There's also an unintentional admission that comes with these pitches. If you're now suddenly selling yourself as a strategic organisation that really cares about the customer, then what were you doing before? Is it fair to assume there was no strategic direction to your previous work or that you weren't interested in the customer?
Damon Stapleton, chief creative officer at one of New Zealand's biggest ad agencies, DDB Aotearoa, says it almost seems as though the industry has been caught up in a game of "buzzword bingo".
He says that the ideas of strategy and customer-centricity are nothing new, but they're being packaged up as something we haven't seen before.
He sees a parallel in the online trend of so-called LinkedIn Influencers who happen to be really good at explaining things but don't actually make anything themselves.
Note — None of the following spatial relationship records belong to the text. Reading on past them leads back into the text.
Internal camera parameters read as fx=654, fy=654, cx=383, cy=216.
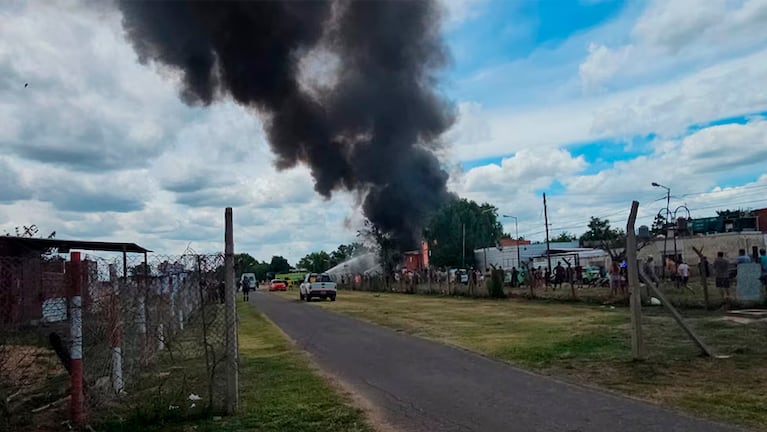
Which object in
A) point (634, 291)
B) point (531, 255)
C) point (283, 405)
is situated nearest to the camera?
point (283, 405)

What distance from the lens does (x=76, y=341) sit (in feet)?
20.1

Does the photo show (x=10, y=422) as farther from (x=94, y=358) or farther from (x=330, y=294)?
(x=330, y=294)

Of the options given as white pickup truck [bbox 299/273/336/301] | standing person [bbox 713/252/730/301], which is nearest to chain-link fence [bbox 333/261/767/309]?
standing person [bbox 713/252/730/301]

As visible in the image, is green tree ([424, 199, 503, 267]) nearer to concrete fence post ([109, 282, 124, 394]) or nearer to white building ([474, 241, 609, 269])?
white building ([474, 241, 609, 269])

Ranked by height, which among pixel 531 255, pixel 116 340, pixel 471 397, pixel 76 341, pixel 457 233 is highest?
pixel 457 233

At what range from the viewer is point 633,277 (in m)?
9.60

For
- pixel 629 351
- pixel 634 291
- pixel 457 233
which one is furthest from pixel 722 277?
pixel 457 233

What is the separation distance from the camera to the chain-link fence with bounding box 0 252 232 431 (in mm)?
6203

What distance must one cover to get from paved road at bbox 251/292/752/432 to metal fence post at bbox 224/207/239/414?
152 centimetres

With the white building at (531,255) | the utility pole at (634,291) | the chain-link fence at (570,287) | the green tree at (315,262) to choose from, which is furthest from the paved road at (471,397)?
the green tree at (315,262)

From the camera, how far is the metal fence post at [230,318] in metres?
6.36

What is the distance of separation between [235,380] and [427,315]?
14127 millimetres

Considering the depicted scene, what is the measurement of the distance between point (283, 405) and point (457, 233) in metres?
75.0

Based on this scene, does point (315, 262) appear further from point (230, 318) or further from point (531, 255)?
point (230, 318)
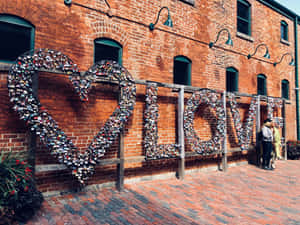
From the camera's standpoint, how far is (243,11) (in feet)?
32.2

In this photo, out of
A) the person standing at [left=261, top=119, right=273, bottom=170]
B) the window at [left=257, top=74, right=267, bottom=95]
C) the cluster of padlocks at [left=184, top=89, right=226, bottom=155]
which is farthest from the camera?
the window at [left=257, top=74, right=267, bottom=95]

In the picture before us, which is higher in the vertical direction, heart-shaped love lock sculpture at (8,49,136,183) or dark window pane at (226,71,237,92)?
dark window pane at (226,71,237,92)

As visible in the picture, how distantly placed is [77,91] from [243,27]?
27.2ft

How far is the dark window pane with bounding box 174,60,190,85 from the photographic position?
7.19 meters

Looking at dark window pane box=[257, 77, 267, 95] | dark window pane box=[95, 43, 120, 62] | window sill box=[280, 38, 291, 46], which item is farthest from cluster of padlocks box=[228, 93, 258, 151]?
window sill box=[280, 38, 291, 46]

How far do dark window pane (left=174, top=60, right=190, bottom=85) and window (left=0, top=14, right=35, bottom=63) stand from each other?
13.7ft

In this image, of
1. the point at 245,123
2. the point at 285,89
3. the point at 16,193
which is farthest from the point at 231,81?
the point at 16,193

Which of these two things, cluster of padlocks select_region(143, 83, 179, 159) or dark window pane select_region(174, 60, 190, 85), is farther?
dark window pane select_region(174, 60, 190, 85)

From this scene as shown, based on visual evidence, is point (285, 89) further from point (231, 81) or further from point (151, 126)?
point (151, 126)

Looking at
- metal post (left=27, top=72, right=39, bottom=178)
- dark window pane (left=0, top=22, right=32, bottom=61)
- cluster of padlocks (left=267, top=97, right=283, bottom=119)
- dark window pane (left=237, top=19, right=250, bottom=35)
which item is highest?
dark window pane (left=237, top=19, right=250, bottom=35)

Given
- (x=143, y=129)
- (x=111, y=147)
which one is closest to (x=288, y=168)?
(x=143, y=129)

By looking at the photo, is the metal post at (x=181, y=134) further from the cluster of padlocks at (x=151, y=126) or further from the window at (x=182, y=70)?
the window at (x=182, y=70)

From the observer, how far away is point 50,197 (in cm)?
469

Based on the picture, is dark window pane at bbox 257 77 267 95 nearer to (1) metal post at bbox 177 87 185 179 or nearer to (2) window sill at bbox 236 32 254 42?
(2) window sill at bbox 236 32 254 42
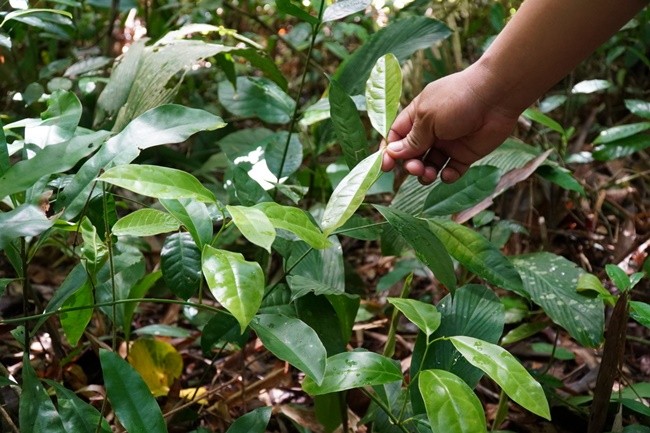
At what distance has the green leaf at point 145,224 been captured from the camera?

"I call these people the internet class. They seduce with fancy Venn diagrams and slick presentations that appear to have all the answers, but you have to wonder what they do. We currently have a schism between people explaining and doing in the industry."
So how do you separate the fluffy tirades and slick presentations from the stuff that actually matters? What should clients actually be looking for when they walk into an agency meeting?
"Don't look at what they say. Rather look at what they've made," says Stapleton.
"This industry is still about making things no matter how much wrapping paper we've put on it."